** Rows **

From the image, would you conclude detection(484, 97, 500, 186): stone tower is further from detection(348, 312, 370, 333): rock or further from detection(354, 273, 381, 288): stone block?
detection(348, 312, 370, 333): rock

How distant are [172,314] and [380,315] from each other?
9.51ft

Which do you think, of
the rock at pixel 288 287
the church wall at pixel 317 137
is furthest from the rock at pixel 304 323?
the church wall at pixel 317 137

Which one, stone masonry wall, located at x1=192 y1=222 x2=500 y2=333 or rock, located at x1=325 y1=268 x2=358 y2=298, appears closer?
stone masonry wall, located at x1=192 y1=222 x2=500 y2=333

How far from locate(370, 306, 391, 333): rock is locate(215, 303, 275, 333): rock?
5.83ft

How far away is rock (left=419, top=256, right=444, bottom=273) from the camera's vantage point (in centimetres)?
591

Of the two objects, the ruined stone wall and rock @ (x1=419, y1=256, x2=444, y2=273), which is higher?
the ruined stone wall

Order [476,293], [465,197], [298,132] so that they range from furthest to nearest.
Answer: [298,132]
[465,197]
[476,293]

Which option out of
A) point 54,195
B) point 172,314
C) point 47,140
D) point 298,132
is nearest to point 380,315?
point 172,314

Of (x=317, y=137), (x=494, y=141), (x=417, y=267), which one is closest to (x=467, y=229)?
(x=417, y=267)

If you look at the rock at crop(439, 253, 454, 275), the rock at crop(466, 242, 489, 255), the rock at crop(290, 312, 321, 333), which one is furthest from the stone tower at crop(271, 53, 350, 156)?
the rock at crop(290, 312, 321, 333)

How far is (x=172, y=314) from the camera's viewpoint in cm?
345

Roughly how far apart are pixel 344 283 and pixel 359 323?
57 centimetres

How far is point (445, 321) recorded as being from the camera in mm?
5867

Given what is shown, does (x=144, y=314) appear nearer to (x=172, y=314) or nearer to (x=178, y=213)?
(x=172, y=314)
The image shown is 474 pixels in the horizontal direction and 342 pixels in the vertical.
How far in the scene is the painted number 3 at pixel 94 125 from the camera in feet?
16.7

** What to do **
Convert the data above, from the line containing "If you look" through the end of the data, into a numbered list and omit any blank lines.

** Correct answer **
1. If you look at the rock at crop(439, 253, 454, 275), the rock at crop(466, 242, 489, 255), the rock at crop(290, 312, 321, 333), which one is furthest from the stone tower at crop(271, 53, 350, 156)?
2. the rock at crop(290, 312, 321, 333)
3. How far is (x=172, y=314) from the camera's viewpoint in cm?
4. 345
5. Roughly how far apart are pixel 344 283 and pixel 359 323?
6. 57 centimetres
7. How far is point (445, 321) recorded as being from the camera in mm?
8. 5867
9. Given what is shown, does (x=144, y=314) appear nearer to (x=172, y=314) or nearer to (x=178, y=213)?
10. (x=172, y=314)
11. The image shown is 474 pixels in the horizontal direction and 342 pixels in the vertical.
12. How far in the scene is the painted number 3 at pixel 94 125 from the camera in feet?
13. 16.7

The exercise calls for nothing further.